Dalam Undang-Undang Tindak Pidana Korupsi (UU Tipikor), misalnya, definisi korupsi masih terbatas pada kegiatan memperkaya diri atau orang lain yang “merugikan keuangan negara atau perekonomian negara.”

“Kenapa nggak secara umum perekonomian atau keuangan secara umum? Ini menjadi celah UU Tipikor yang tidak merambah wilayah privat atau swasta […] Padahal kerugian ekonomi terjadi dalam praktik misal kampus swasta,” katanya.

Sebagai konsekuensi, menurut Zuhairan, KPK tidak bisa melakukan penyidikan ke kampus swasta ketika tidak ada kerugian negara, walaupun muncul banyak laporan dugaan korupsi dalam proses seleksi mahasiswa seperti di Unila.

“Itu nggak bisa mau diadukan kayak gimanapun kecuali pidana kriminal biasa ke kepolisian. Tapi masyarakat kayaknya jarang melakukan itu di kampus swasta,” katanya.

“Saya kaget ketika baca data MA (Mahkamah Agung). Kita bisa lihat dari Sabang sampai Merauke [..] berbagai macam jenis korupsi, dari grant (hibah) sampai petty corruption (korupsi skala kecil pada pejabat). Yang kena selalu bagian pemerintah [..] tapi swasta hampir nggak ada kecuali jika terlibat proyek pemerintah.”

“Kenapa Rektor Unila bisa kena karena di bawah Kemdikbud, pemerintah. Kalau bukan Unila, kalau pejabat kampus swasta, nggak tahu kita kan?” ujar Zuhairan.

Cetak Biru Antikorupsi Sebagai Panduan Kampus

Menurut Ayu, ketiadaan kerangka antirasuah yang jelas di lingkungan perguruan tinggi juga turut menghambat pencegahan dan penanganan praktik korupsi dan penyuapan.

“Kita masih sulit menyepakati definisi pelanggaran moral yang terjadi dalam mimbar akademik.
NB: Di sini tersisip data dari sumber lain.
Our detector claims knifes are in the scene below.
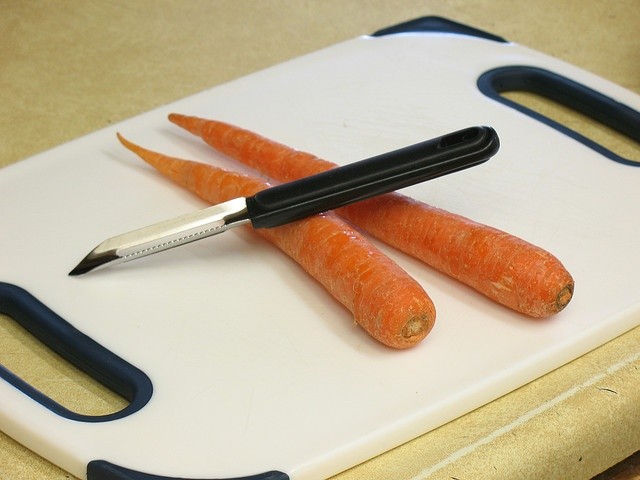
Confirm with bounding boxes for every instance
[66,122,501,278]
Bukan hanya soal pelanggaran keuangan, tapi juga kayak kekerasan seksual,” katanya.

“Enggak bisa kampus mau ngikut mana [..] karena nggak ada desain besar bagaimana korupsi ini diberantas. Yang ada adalah menangkap dan diberitakan, seru, dan sudah, hilang beritanya,” tambah Zuhairan.

Dalam artikel yang terbit di The Conversation Indonesia selepas kasus suap Unila, Ayu menyatakan pemerintah dan kampus bisa mengadopsi kerangka internasional, salah satunya Anti-Bribery and Corruption Compliance (Kepatuhan Anti-Suap dan Korupsi) dari The Wolfsberg Group.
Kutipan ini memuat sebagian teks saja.